Start

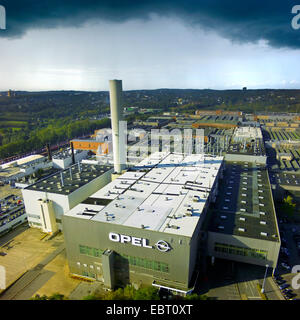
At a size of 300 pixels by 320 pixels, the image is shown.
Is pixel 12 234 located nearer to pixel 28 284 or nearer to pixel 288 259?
pixel 28 284

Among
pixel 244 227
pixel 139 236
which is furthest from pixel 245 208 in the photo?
pixel 139 236

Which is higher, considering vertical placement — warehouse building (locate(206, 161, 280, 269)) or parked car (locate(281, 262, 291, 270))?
warehouse building (locate(206, 161, 280, 269))

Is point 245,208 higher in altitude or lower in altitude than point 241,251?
higher

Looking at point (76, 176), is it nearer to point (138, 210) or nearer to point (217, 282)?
point (138, 210)

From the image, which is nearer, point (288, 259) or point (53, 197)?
point (288, 259)

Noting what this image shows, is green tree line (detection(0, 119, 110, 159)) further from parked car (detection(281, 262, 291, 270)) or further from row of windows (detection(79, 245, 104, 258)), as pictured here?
parked car (detection(281, 262, 291, 270))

End

Your copy should hold every record word for word and none of the pictures.

Response for this exercise
At a size of 300 pixels by 320 pixels, the image is shown.
Is pixel 12 234 located nearer to pixel 28 284 or nearer to pixel 288 259?
pixel 28 284

Among
pixel 244 227
pixel 139 236
which is furthest from pixel 245 208 in the photo?
pixel 139 236

Which is higher, considering vertical placement — warehouse building (locate(206, 161, 280, 269)) or parked car (locate(281, 262, 291, 270))?
warehouse building (locate(206, 161, 280, 269))

Is point 245,208 higher in altitude or lower in altitude than point 241,251?
higher

Looking at point (76, 176), is it nearer to point (138, 210) or nearer to point (217, 282)?
point (138, 210)

From the image, which is nearer, point (288, 259) or point (53, 197)?
point (288, 259)

Noting what this image shows, is green tree line (detection(0, 119, 110, 159)) further from parked car (detection(281, 262, 291, 270)) or further from row of windows (detection(79, 245, 104, 258)), as pictured here?
parked car (detection(281, 262, 291, 270))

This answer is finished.